Der HErr sprach zu Abraham: „Gehe aus deinem Vaterland und von deiner Freundschaft und aus deines Vaters Hause, in ein Land, das Ich dir zeigen will, und Ich will dich zum großen Volk machen und will dich segnen, und dir einen großen Namen machen und sollst ein Segen sein.“ Durch den Glauben ward Abraham gehorsam und ging aus und wusste nicht, wo er hinkäme, und war ein Fremdling in dem verheißenen Land, als in einem fremden, und wohnte in Hütten mit Isaak und Jakob, den Miterben der Verheißung, und wartete auf eine Stadt, die einen Grund hat, welcher Baumeister und Schöpfer GOtt ist. Als Gast und Fremdling auf Erden erbte er den Segen des HErrn und wurde selbst ein Segen für die Erde. Solche Fremdlinge und Pilgrimme sollen auch wir nach unserer Epistel sein, in der Welt, aber nicht von der Welt, erhaben über ihre Lust, wie über ihre Last, frei von den Banden dessen, was sichtbar und vergänglich ist, trachtend nach dem, das droben ist, nicht nach dem, das auf Erden ist.

Das müssen wir lernen, um die Hauptermahnung unseres Textes befolgen und einen guten Wandel führen zu können mitten unter heidnisch oder weltlich gesinnten Menschen, und um die hohe Aufgabe zu erfüllen, die vor acht Tagen unser Text uns so ernstlich vorhielt, nachzufolgen den Fußstapfen JEsu und seinem heiligen Vorbild ähnlich zu werden. Wir sahen, wie viel dazu gehört, und leicht graut dem natürlichen Sinn vor dem Beruf, den wir als durch JEsu Wunden Heilgewordene haben, der Sünde abzusterben und der Gerechtigkeit zu leben. Mancher hält das für eine traurige Knechtschaft, bei der man nicht mehr leben könne, wie man wolle, und auf alle Freuden des Lebens verzichten müsse. Und doch sagt unser Text, dass gerade solche mit Christo gestorbene und nur als Fremdlinge durch die Welt pilgernde Menschen die wahrhaft Freien und Geehrten seien, durch deren Licht GOtt gepriesen werde in der Welt.

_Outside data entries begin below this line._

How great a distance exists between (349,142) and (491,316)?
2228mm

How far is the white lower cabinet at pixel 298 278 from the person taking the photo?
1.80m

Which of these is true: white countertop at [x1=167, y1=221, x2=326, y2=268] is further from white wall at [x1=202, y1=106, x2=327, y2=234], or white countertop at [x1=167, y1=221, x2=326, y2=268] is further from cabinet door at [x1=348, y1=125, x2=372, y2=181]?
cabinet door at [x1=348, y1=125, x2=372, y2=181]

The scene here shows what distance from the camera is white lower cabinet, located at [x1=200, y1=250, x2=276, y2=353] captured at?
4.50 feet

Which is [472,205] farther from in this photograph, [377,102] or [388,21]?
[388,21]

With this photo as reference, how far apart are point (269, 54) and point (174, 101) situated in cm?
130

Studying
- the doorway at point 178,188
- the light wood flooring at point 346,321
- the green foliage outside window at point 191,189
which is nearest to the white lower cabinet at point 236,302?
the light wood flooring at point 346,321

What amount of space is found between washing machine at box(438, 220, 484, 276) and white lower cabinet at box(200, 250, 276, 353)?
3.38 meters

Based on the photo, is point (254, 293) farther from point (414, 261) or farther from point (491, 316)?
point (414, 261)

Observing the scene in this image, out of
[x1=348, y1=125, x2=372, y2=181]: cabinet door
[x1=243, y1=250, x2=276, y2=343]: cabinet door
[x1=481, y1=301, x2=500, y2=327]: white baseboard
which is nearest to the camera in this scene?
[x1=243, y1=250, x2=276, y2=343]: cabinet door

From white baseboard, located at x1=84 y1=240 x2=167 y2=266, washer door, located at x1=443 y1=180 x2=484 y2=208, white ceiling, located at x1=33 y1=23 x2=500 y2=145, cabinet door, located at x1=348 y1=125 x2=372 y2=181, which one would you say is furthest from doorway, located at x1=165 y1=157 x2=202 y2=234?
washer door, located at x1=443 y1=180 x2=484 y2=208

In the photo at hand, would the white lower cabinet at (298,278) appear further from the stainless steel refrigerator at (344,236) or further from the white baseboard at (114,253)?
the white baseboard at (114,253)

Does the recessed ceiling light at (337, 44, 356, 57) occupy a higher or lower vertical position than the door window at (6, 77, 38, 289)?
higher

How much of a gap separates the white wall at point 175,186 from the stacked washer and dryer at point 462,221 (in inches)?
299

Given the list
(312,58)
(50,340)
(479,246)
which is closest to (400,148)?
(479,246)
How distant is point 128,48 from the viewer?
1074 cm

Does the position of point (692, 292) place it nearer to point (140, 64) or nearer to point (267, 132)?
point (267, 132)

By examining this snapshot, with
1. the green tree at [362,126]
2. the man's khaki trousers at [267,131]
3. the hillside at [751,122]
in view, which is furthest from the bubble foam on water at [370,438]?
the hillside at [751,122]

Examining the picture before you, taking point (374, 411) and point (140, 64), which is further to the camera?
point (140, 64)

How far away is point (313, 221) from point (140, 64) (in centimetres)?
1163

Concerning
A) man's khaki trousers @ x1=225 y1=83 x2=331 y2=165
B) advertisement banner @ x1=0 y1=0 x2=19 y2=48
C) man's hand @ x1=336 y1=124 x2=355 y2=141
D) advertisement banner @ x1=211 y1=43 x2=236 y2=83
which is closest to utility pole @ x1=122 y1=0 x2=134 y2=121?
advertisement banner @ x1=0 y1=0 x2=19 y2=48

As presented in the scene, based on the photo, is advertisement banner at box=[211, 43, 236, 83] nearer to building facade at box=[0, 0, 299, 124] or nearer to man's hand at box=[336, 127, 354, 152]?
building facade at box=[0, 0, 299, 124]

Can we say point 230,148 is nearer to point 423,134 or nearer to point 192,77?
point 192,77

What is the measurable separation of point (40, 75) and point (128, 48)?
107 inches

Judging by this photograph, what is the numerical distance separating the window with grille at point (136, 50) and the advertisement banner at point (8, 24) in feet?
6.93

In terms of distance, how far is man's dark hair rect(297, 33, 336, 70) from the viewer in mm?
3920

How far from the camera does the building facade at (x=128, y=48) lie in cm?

Dieser Gedanke von der Freiheit der wahren Christen ist in unserer Zeit besonders wichtig. Diese Zeit zeichnet sich vor vielen anderen aus durch ein mächtiges Ringen nach Freiheit. Aber wie Wenige erlangen dieses allersehnte Gut, weil auf den Wegen, auf denen sie es suchen, JEsus nicht mitgehen kann! Viele sprechen von geistiger Freiheit und verstehen darunter das Recht, bloß das zu glauben, was ihrer Vernunft gefällt, und das Wort GOttes zu verwerfen. Andere reden viel von politischer Freiheit, sie möchten gern Niemandem gehorchen und selbst regieren, um tun zu können, was dem Fleisch gefällt. Auch von christlicher Freiheit hört man oft reden, und es gibt Viele, die die Gnade GOttes auf Mutwillen ziehen und glauben, sich über das Gesetz hinwegsetzen zu dürfen. Besonders bemerkt man auch an der Jugend eine Lust, frei zu sein, d. h. sich von Eltern und Lehrern nicht viel sagen zu lassen. Solchen Allen müssen wir bezeugen, dass sie nicht frei sind, so lange sie nicht wie Abraham Alles verlassen und GOttes Knechte werden können, die so wandeln, wie es unsere Epistel gebietet. Hierüber wollen wir weiter nachdenken, indem wir betrachten:

Was zur wahren Freiheit gehöre?

  1. dass wir Knechte GOttes und JEsu seien,
  2. dass wir um des HErrn willen aller menschlichen Ordnung untertan seien,
  3. dass wir als Fremdlinge in der Welt einen guten Wandel führen.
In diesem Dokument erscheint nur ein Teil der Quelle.